A relative who was with Wright captured the incident on video. Eight police officers were disciplined for the incident, according to city lawyer Caroline Fronczak. Five plaintiffs will share the settlement.
Officers said they thought some members of Wright’s group were attempting to break into a store at the mall to steal goods, Fronczak said, but the officers also acknowledged nobody in the group matched the descriptions of the suspected looters.
Alderman Raymond Lopez opposed the Wright settlement, saying officers were dealing with chaos citywide in the face of widespread looting. Paying Wright and her relatives would open the door to many other lawsuits from people “who were trying to loot, pillage and destroy the city of Chicago” during the Floyd protests, he said.
And Alderman Nick Sposato wondered why Wright, who he said lived in the West Side North Lawndale neighborhood, drove to the Northwest Side mall to shop on a day when Chicago was experiencing extensive, well-publicized public disturbances following the Floyd murder.
Sposato’s comments prompted Alderman Jason Ervin to ask: “What’s wrong with somebody who lives at Pulaski and Cermak coming to the Brickyard to shop?”
“People do have the right to move about the city or move about the nation as they choose,” Ervin said.
Bring a Target store to the West Side “and you won’t see us up at the Brickyard,” he added.
And Alderman Leslie Hairston noted the city “has a problem with racial profiling.” It’s perfectly legal for Black Chicagoans to shop at the store of their choice, regardless of how far it is from their homes, Hairston pointed out.
Sposato “implied they were there for nefarious reasons, and they should not have been there because they didn’t live there,” she said.
The Finance Committee on Thursday also gave the go-ahead to a $1.4 million settlement for Shatrelle McComb.
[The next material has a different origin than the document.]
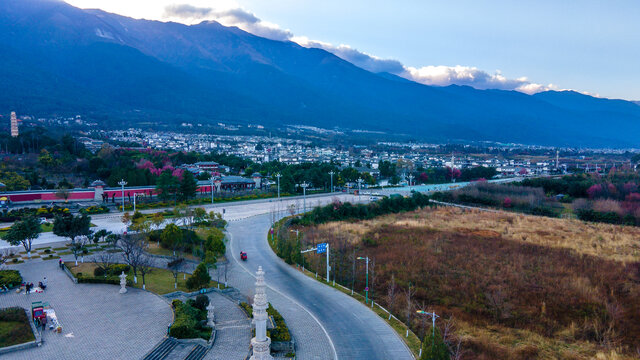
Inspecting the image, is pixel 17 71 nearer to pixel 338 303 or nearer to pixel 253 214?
pixel 253 214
She sued the city after her 13-month-old son Dillan Harris was killed in 2015 when a car driven by a man fleeing police in a high-speed chase jumped a curb in Woodlawn and struck the boy’s stroller.
McComb alleged in her federal lawsuit that officers “willfully and wantonly” chased the car driven by Antoine Watkins at speeds over 70 mph on a Saturday afternoon when many pedestrians were out on neighborhood sidewalks.
Watkins was convicted of reckless homicide in Dillan’s death, and served more than four years behind bars, according to city attorney Mary Ruether.
And aldermen passed a $1.2 million settlement for Jomner Orozco Carreto and Carlos Ramirez, two men who said an off-duty Chicago police officer shot at them while they were parked on Irving Park Road in the Albany Park neighborhood in December 2020.
The officer, Kevin Bunge, said he heard gunshots after the car pulled up behind his parked car on Irving Park, before he got out of his car and fired shots into their vehicle. One of the men was struck in the hand.
No gun was recovered from the men’s car, and they said they had pulled over simply to look up directions to a party. Bunge was charged in the case.